+++ Records for this exercise

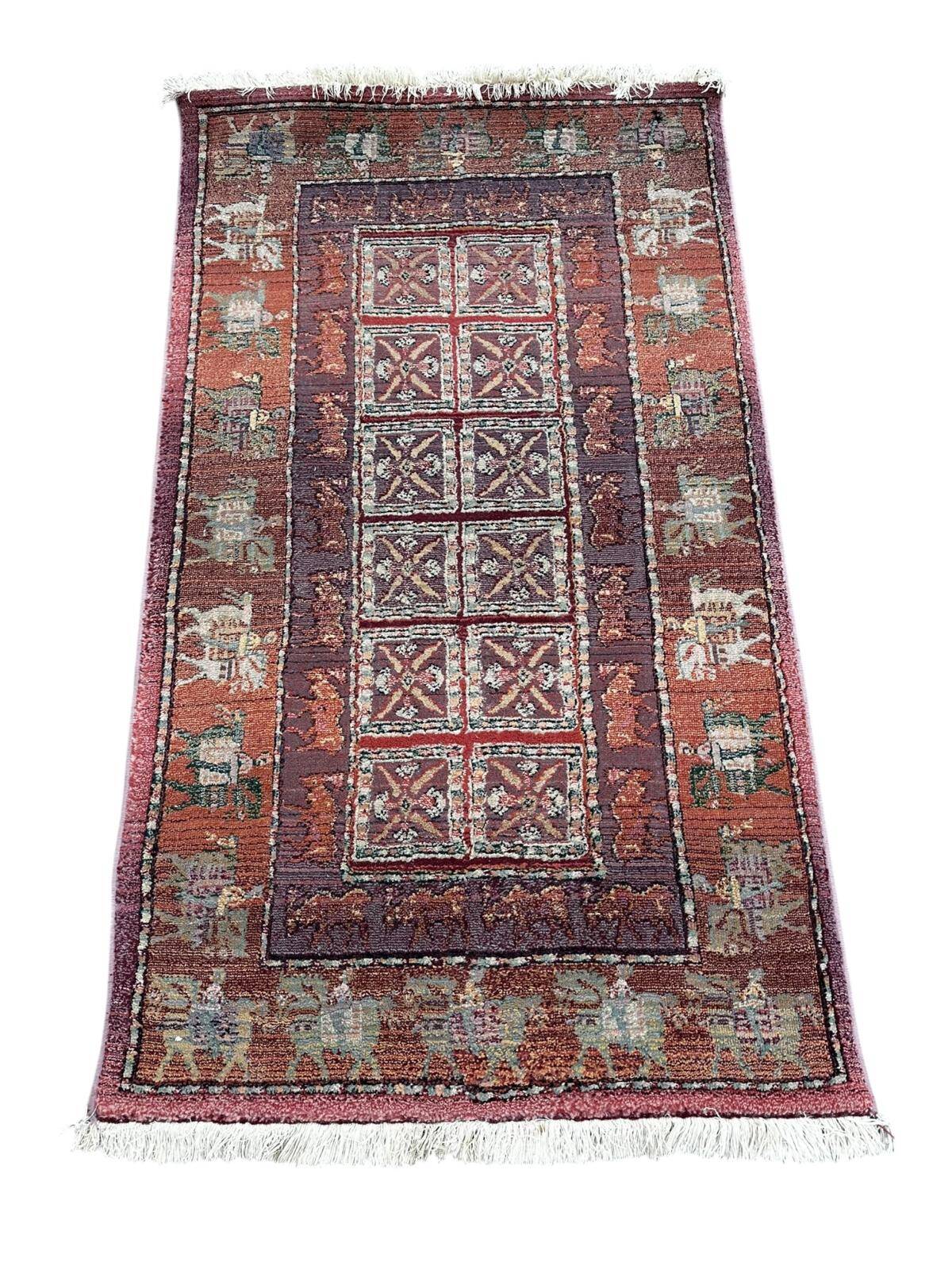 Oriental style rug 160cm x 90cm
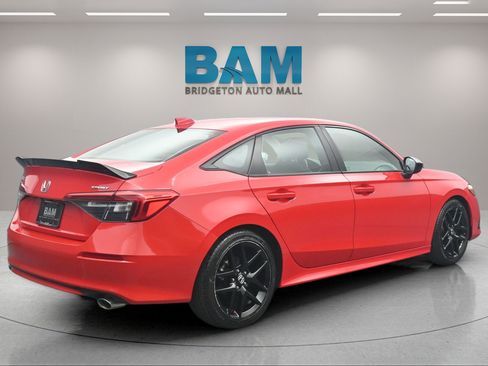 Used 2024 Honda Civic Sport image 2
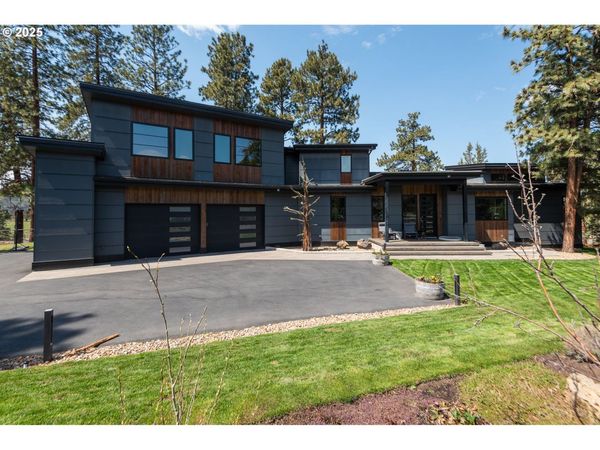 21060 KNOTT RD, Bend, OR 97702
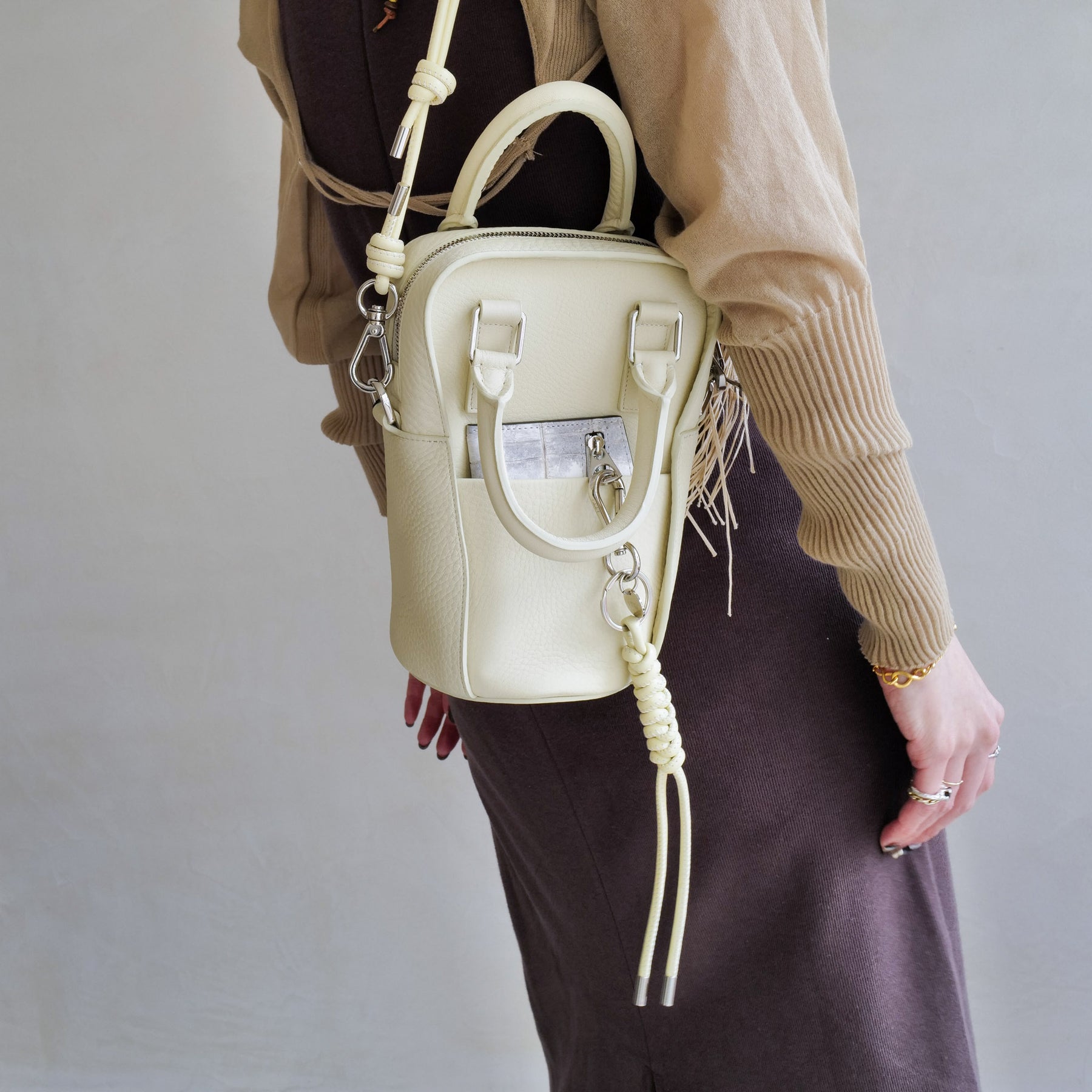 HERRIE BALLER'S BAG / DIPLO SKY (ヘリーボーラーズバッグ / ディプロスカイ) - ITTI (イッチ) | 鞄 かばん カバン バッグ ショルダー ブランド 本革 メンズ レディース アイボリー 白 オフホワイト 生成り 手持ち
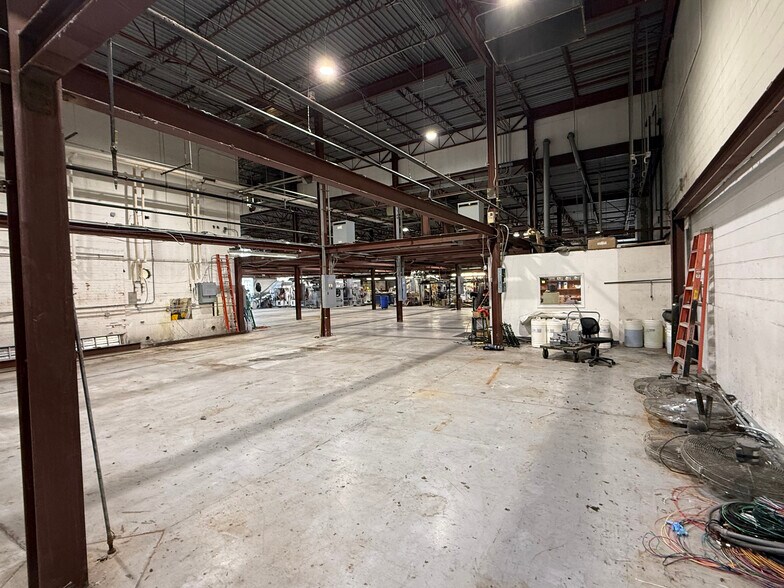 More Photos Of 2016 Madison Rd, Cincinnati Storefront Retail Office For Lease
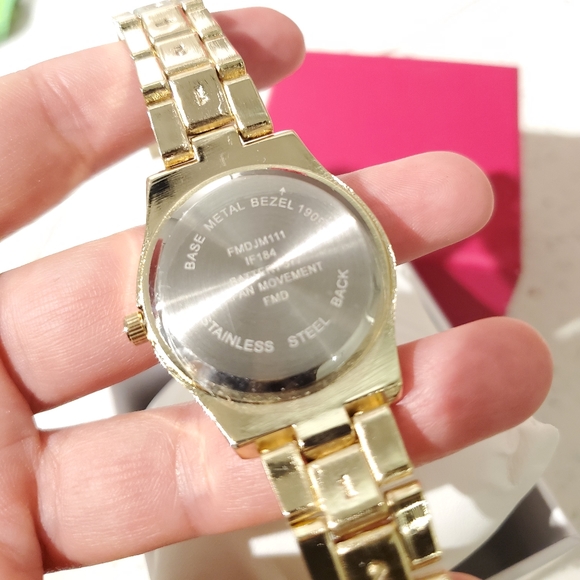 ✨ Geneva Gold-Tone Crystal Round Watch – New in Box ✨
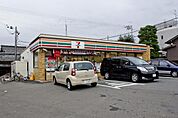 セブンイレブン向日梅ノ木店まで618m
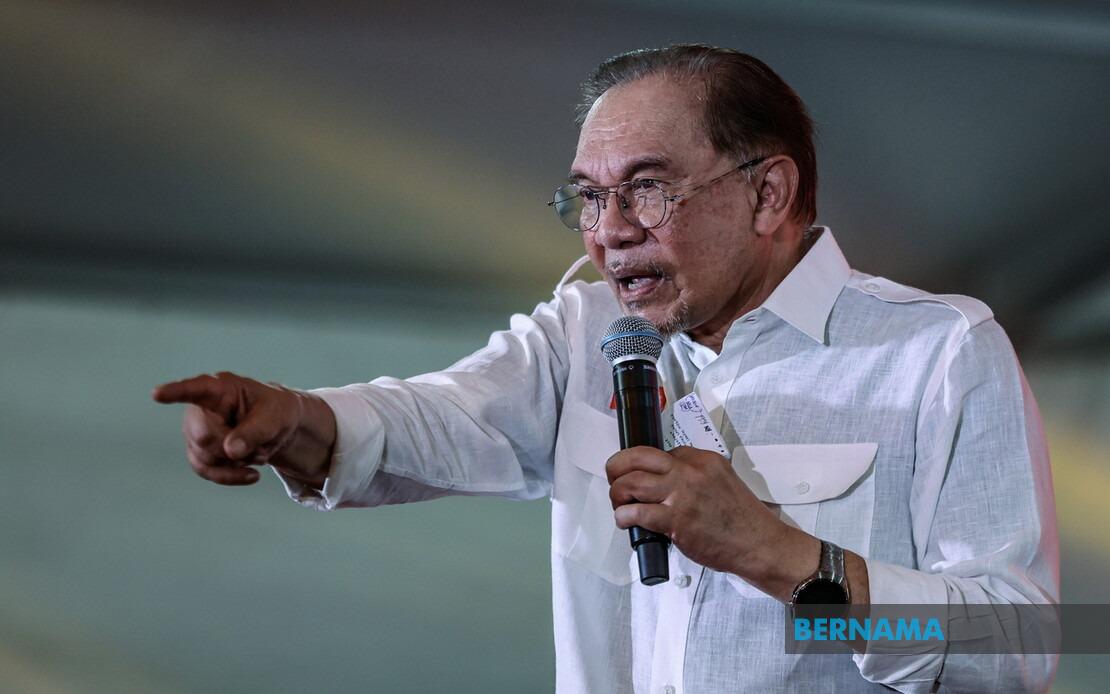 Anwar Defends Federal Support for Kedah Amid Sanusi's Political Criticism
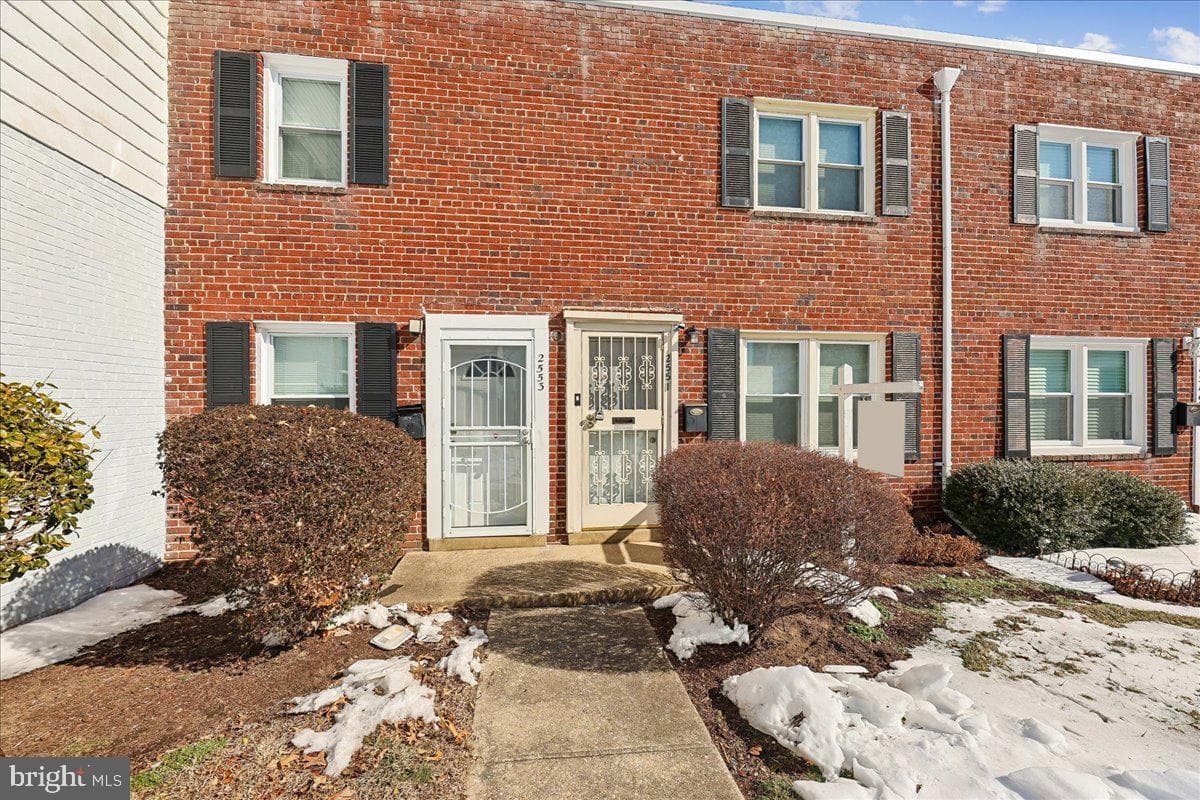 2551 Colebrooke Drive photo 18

++++++

-- Your instructions --
Please pull out the text of every record above word for word, leaving the pictures out of your answer.

-- Answer space --
 Oriental style rug 160cm x 90cm
 Used 2024 Honda Civic Sport image 2
 21060 KNOTT RD, Bend, OR 97702
 HERRIE BALLER'S BAG / DIPLO SKY (ヘリーボーラーズバッグ / ディプロスカイ) - ITTI (イッチ) | 鞄 かばん カバン バッグ ショルダー ブランド 本革 メンズ レディース アイボリー 白 オフホワイト 生成り 手持ち
 More Photos Of 2016 Madison Rd, Cincinnati Storefront Retail Office For Lease
 ✨ Geneva Gold-Tone Crystal Round Watch – New in Box ✨
 セブンイレブン向日梅ノ木店まで618m
 Anwar Defends Federal Support for Kedah Amid Sanusi's Political Criticism
 2551 Colebrooke Drive photo 18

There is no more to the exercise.